Five years ago Albright was “struggling to find his place […] in Atlanta’s cutthroat hip-hop scene,” Godfrey writes. Now, Tenderfoot's president has a clear mission: “Find compelling storytellers, unearth great and often overlooked narratives, and help establish Atlanta as a national podcast hub in the process.”

Welcome, new podcasters: Today is the last day to register for September's 28-Day Challenge! Join dozens of other participants in our online community to build skills and launch with confidence.


If you’re doing something outside of dominant culture, there’s not an easy place for you.
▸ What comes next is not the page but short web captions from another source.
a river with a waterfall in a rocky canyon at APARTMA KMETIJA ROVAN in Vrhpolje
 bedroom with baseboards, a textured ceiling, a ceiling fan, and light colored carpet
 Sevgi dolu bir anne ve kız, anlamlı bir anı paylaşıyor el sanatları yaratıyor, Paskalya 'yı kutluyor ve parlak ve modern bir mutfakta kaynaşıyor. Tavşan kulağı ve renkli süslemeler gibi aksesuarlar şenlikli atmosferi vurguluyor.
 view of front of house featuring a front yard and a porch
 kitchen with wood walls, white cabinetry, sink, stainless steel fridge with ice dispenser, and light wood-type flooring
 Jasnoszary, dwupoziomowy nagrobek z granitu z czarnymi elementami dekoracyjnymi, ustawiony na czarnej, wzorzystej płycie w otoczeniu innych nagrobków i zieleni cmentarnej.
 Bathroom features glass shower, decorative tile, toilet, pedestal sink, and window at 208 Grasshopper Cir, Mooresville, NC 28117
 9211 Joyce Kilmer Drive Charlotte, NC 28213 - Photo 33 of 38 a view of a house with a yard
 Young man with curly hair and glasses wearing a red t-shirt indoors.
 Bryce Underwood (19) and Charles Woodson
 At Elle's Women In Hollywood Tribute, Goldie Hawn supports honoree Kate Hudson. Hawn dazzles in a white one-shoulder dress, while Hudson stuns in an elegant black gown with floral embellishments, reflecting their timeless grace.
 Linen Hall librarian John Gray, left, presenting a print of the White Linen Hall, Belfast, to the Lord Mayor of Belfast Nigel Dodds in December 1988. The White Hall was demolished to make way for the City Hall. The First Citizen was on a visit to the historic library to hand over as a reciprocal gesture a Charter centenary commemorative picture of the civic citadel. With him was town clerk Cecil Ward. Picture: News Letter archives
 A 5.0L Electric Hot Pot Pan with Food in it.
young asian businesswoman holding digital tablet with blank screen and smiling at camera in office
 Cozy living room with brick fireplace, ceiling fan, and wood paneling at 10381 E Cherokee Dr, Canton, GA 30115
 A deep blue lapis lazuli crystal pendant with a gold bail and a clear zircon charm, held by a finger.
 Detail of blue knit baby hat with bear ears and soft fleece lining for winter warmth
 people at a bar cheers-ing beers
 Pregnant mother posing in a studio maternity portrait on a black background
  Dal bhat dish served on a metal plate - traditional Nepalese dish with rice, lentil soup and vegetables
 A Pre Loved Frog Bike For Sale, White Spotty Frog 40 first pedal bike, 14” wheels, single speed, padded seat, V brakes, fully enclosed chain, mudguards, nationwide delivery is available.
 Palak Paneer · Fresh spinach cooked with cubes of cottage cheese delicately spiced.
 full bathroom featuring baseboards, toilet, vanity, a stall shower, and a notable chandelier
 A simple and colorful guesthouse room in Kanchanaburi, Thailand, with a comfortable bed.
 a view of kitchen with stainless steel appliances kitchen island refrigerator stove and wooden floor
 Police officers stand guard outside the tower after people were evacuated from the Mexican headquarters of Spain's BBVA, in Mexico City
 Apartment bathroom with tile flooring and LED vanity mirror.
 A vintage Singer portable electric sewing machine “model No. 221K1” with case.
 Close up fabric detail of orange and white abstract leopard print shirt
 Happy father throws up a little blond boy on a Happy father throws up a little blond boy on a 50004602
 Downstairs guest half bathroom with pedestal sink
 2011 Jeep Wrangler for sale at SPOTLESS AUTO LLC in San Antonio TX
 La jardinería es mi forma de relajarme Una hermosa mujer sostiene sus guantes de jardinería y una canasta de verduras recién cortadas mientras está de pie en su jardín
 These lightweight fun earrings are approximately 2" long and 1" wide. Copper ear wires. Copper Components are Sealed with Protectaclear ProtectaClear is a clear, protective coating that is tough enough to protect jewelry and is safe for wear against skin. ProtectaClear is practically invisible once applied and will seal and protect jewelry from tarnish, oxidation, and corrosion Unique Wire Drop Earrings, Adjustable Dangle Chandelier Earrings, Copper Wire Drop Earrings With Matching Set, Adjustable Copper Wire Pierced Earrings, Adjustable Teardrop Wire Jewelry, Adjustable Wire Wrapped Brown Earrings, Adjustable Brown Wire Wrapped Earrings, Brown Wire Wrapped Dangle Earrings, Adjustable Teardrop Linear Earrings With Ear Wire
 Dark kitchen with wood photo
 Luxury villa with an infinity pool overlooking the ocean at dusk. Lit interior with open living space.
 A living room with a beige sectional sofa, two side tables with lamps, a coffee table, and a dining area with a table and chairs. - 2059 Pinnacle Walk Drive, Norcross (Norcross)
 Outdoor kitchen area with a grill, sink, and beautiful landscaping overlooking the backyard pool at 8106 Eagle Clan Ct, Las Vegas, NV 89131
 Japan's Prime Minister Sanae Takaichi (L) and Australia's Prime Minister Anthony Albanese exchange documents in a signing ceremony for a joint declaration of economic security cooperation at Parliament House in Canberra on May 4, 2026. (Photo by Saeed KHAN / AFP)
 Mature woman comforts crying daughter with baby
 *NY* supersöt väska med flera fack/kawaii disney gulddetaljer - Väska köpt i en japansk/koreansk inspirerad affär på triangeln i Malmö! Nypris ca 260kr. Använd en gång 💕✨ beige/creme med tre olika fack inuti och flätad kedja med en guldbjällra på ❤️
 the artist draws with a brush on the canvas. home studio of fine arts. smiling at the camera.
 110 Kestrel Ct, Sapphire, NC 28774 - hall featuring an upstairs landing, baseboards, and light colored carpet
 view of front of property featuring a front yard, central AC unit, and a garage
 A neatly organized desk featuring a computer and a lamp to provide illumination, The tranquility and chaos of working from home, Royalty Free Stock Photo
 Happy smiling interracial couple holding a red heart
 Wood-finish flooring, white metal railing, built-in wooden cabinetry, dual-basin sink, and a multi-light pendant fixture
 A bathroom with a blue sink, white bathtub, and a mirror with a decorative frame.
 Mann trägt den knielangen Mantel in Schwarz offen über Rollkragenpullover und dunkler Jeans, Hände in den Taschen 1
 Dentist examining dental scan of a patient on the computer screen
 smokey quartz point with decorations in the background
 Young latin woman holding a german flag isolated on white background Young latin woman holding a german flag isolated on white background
You will have to do it yourself.

Here's what else is going on:

  • Double down: What can radio learn from a quirky regional comics store? Newbury Comics has thrived against all odds by embracing its niche, says David Moore of WBUR Boston. “It foresaw the coming changes, diversified its risk, made the appropriate adaptations and survived.”
  • What's next: According to The Root, “It’s quite the day for Black podcasts.” J'na Jefferson goes beyond Joe Budden into two new shows: A yet-unnamed Spotify project with Rickey Thompson and Denzel Dion and Own The Label, hosted by Billboard hip-hop editor Carl Lamarre.
  • Wise words: 20-year radio veteran Fyona Smith has valuable advice for emerging podcast and radio producers. As the Head of Radio at the Australia, Film, Television, and Radio School, Smith focuses on career building in the field and why, in audio, “Content is Queen.” 
  • Gear shift: Lemonada Media, known for the acclaimed podcast Last Day, has moved to Stitcher’s Midroll for ad sales. CEO Jessica Cordova Kramer tells Jeff Umbro about international growth plans and why the company switched hosting platforms from Megaphone to Omny.